§ INSTRUCTION:
Return each line of the records below word for word, omitting the pictures.

## begin GIVEN RECORDS

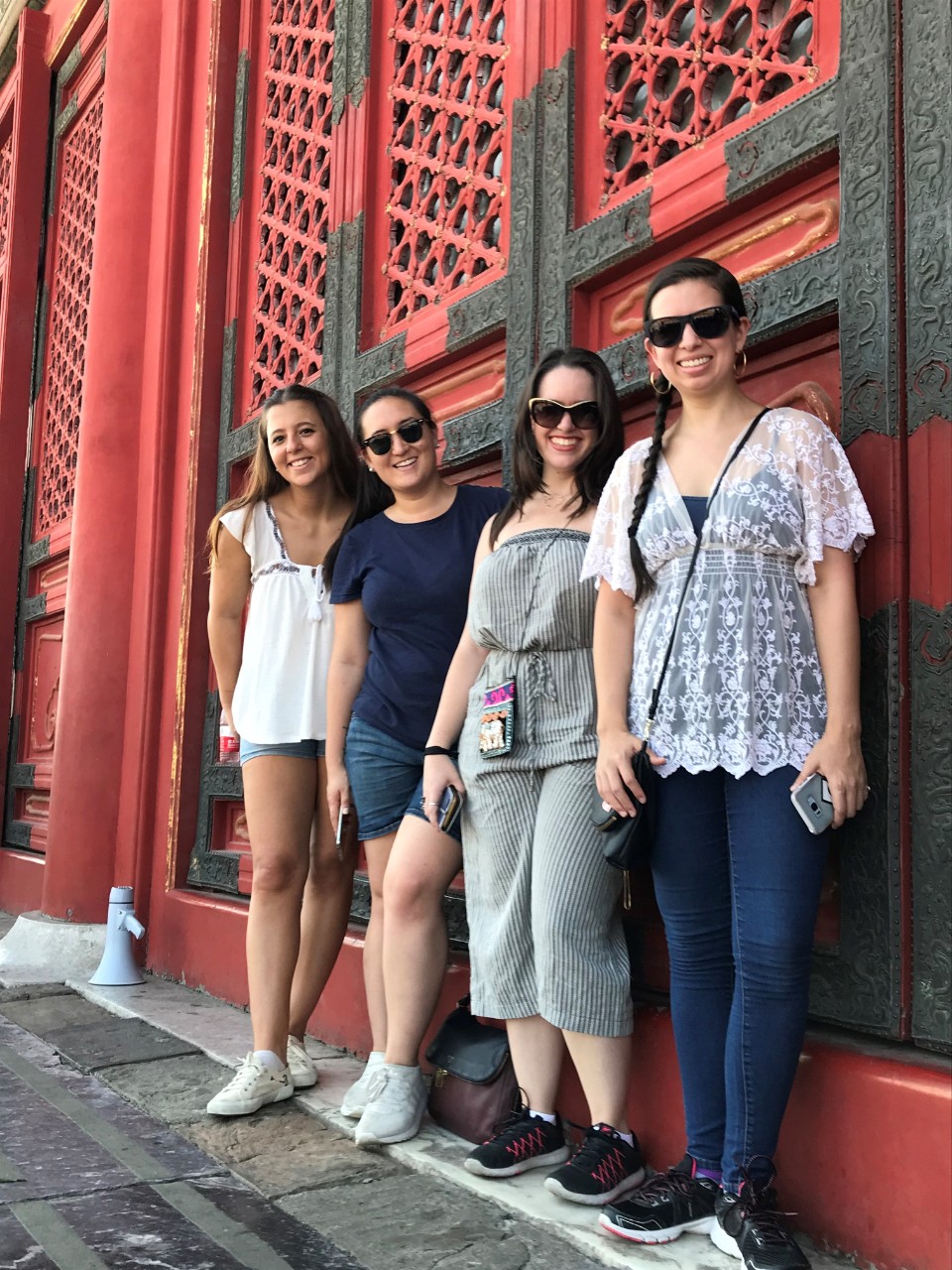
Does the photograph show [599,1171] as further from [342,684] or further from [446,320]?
[446,320]

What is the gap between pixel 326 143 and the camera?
188 inches

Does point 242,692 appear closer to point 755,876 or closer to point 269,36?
point 755,876

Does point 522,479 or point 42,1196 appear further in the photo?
point 522,479

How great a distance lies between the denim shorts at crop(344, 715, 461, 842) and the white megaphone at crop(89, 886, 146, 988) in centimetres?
236

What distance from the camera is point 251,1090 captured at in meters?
3.04

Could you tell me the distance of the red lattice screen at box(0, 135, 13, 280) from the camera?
8.41 metres

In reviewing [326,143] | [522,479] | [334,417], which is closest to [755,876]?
[522,479]

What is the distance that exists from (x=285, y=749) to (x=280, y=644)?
297mm

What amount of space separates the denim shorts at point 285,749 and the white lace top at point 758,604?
1.26 metres

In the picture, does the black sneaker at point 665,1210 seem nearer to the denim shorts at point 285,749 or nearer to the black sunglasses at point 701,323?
the denim shorts at point 285,749

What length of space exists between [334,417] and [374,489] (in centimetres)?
26

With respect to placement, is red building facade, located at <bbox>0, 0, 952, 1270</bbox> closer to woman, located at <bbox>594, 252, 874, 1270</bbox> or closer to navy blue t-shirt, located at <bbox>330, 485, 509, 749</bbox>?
woman, located at <bbox>594, 252, 874, 1270</bbox>

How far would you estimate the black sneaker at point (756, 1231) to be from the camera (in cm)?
199

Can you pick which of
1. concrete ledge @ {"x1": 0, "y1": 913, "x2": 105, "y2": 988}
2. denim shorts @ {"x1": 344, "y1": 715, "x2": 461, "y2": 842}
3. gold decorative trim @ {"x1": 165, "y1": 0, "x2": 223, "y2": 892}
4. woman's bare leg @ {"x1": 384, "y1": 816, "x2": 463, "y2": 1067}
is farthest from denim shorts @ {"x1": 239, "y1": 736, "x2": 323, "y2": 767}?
concrete ledge @ {"x1": 0, "y1": 913, "x2": 105, "y2": 988}
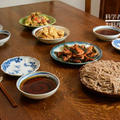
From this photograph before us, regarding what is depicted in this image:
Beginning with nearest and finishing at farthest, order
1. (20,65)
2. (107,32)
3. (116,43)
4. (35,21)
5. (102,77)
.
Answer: (102,77)
(20,65)
(116,43)
(107,32)
(35,21)

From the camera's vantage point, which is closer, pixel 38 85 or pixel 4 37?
pixel 38 85

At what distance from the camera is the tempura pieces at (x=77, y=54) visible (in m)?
1.19

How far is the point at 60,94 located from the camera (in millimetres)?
971

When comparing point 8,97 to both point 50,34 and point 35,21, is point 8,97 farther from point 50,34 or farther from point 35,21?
point 35,21

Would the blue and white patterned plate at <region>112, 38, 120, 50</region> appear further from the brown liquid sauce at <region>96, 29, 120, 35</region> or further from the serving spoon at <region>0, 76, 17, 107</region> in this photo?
the serving spoon at <region>0, 76, 17, 107</region>

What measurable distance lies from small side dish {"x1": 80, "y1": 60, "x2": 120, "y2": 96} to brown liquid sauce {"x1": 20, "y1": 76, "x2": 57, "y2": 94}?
0.48 feet

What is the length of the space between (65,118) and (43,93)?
147 mm

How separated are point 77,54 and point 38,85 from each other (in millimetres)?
343

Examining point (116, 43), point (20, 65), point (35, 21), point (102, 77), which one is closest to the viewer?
point (102, 77)

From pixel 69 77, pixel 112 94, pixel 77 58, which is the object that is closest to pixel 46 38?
pixel 77 58

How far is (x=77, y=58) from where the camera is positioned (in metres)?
1.19

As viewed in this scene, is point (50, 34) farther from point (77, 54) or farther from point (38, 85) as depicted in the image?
point (38, 85)

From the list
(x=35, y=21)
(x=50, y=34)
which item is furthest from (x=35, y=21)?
(x=50, y=34)

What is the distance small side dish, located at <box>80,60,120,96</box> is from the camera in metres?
0.90
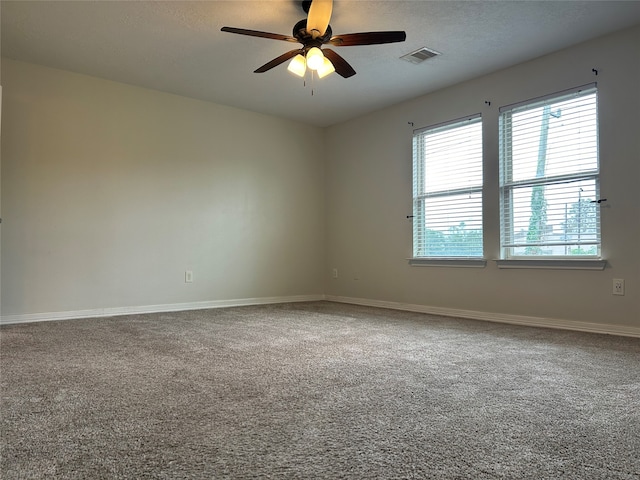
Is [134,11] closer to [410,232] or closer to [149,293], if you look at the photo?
[149,293]

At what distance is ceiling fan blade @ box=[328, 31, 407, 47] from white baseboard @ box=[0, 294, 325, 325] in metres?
3.10

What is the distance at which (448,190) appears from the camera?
173 inches

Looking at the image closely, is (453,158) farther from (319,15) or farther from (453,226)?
(319,15)

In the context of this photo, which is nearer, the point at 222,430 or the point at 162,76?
the point at 222,430

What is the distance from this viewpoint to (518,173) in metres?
3.86

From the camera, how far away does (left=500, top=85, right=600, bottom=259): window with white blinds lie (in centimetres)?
342

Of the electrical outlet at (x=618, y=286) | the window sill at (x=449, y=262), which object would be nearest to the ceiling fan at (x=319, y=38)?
the window sill at (x=449, y=262)

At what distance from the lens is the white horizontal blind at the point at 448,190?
4.19 m

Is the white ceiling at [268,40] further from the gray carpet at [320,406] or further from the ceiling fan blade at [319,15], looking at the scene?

## end GIVEN RECORDS

§ EXERCISE ANSWER:
Does the photograph show [599,1171] as further from [342,684] or further from [446,320]?
[446,320]

What is the gap between pixel 326 143 and the camera?
188 inches

Does point 242,692 appear closer to point 755,876 or closer to point 269,36?
point 755,876

Does point 522,479 or point 42,1196 appear further in the photo?
point 522,479

How great a distance lies between the denim shorts at crop(344, 715, 461, 842) and the white megaphone at crop(89, 886, 146, 988) in centimetres?
236

What distance from the camera is point 251,1090 captured at in meters?
3.04

Could you tell me the distance of the red lattice screen at box(0, 135, 13, 280) from the camera?
8.41 metres

In reviewing [326,143] | [522,479] | [334,417], which is closest to [755,876]?
[522,479]

What is the distance that exists from (x=285, y=749) to (x=280, y=644)?
297mm

What amount of space separates the denim shorts at point 285,749 and the white lace top at point 758,604?
1.26 metres

In the picture, does the black sneaker at point 665,1210 seem nearer to the denim shorts at point 285,749 or nearer to the black sunglasses at point 701,323?
the denim shorts at point 285,749

What length of space exists between [334,417] and [374,489] (in centimetres)?
26

With respect to placement, is red building facade, located at <bbox>0, 0, 952, 1270</bbox> closer to woman, located at <bbox>594, 252, 874, 1270</bbox> or closer to navy blue t-shirt, located at <bbox>330, 485, 509, 749</bbox>?
woman, located at <bbox>594, 252, 874, 1270</bbox>

How far would you estimate the black sneaker at point (756, 1231) to be from the camera (in cm)?
199

Can you pick which of
1. concrete ledge @ {"x1": 0, "y1": 913, "x2": 105, "y2": 988}
2. denim shorts @ {"x1": 344, "y1": 715, "x2": 461, "y2": 842}
3. gold decorative trim @ {"x1": 165, "y1": 0, "x2": 223, "y2": 892}
4. woman's bare leg @ {"x1": 384, "y1": 816, "x2": 463, "y2": 1067}
is farthest from denim shorts @ {"x1": 239, "y1": 736, "x2": 323, "y2": 767}?
concrete ledge @ {"x1": 0, "y1": 913, "x2": 105, "y2": 988}
From this photograph before us, regarding what is depicted in this image:
Beginning with nearest and finishing at farthest, order
1. (20,65)
2. (107,32)
3. (116,43)
4. (35,21)
5. (102,77)
.
Answer: (102,77)
(20,65)
(116,43)
(107,32)
(35,21)

From the camera's vantage point, which is closer, pixel 38 85 or pixel 4 37?
pixel 38 85

At what distance from the camera is the tempura pieces at (x=77, y=54) visible (in m)?
1.19

How far is the point at 60,94 located from the camera (in millimetres)?
971

When comparing point 8,97 to both point 50,34 and point 35,21, is point 8,97 farther from point 50,34 or farther from point 35,21?
point 35,21

Would the blue and white patterned plate at <region>112, 38, 120, 50</region> appear further from the brown liquid sauce at <region>96, 29, 120, 35</region> or further from the serving spoon at <region>0, 76, 17, 107</region> in this photo?
the serving spoon at <region>0, 76, 17, 107</region>

What measurable distance lies from small side dish {"x1": 80, "y1": 60, "x2": 120, "y2": 96} to brown liquid sauce {"x1": 20, "y1": 76, "x2": 57, "y2": 94}?
0.48 feet

What is the length of the space between (65,118) and (43,93)?
147 mm

How separated are point 77,54 and point 38,85 from each other (in millimetres)?
343

Examining point (116, 43), point (20, 65), point (35, 21), point (102, 77), which one is closest to the viewer?
point (102, 77)

From pixel 69 77, pixel 112 94, pixel 77 58, which is the object that is closest to pixel 46 38?
pixel 77 58

How far is (x=77, y=58) from where the camera is positioned (in metres)?
1.19

As viewed in this scene, is point (50, 34) farther from point (77, 54) or farther from point (38, 85) as depicted in the image?
point (38, 85)

From the list
(x=35, y=21)
(x=50, y=34)
which item is furthest from (x=35, y=21)?
(x=50, y=34)

What is the distance small side dish, located at <box>80,60,120,96</box> is from the camera in metres?
0.90
Is [134,11] closer to [410,232] or closer to [149,293], if you look at the photo?
[149,293]

At what distance is ceiling fan blade @ box=[328, 31, 407, 47] from white baseboard @ box=[0, 294, 325, 325] in metres?
3.10

What is the distance at which (448,190) appears from the camera?
173 inches

Looking at the image closely, is (453,158) farther from (319,15) or farther from (453,226)?
(319,15)

In the context of this photo, which is nearer, the point at 222,430 or the point at 162,76?
the point at 222,430

What is the distance from this viewpoint to (518,173) in metres?
3.86

From the camera, how far away does (left=500, top=85, right=600, bottom=259): window with white blinds lie (in centimetres)?
342

Of the electrical outlet at (x=618, y=286) | the window sill at (x=449, y=262), which object would be nearest to the ceiling fan at (x=319, y=38)?
the window sill at (x=449, y=262)

At what distance from the lens is the white horizontal blind at the point at 448,190?
4.19 m

Is the white ceiling at [268,40] further from the gray carpet at [320,406] or further from the ceiling fan blade at [319,15], looking at the scene?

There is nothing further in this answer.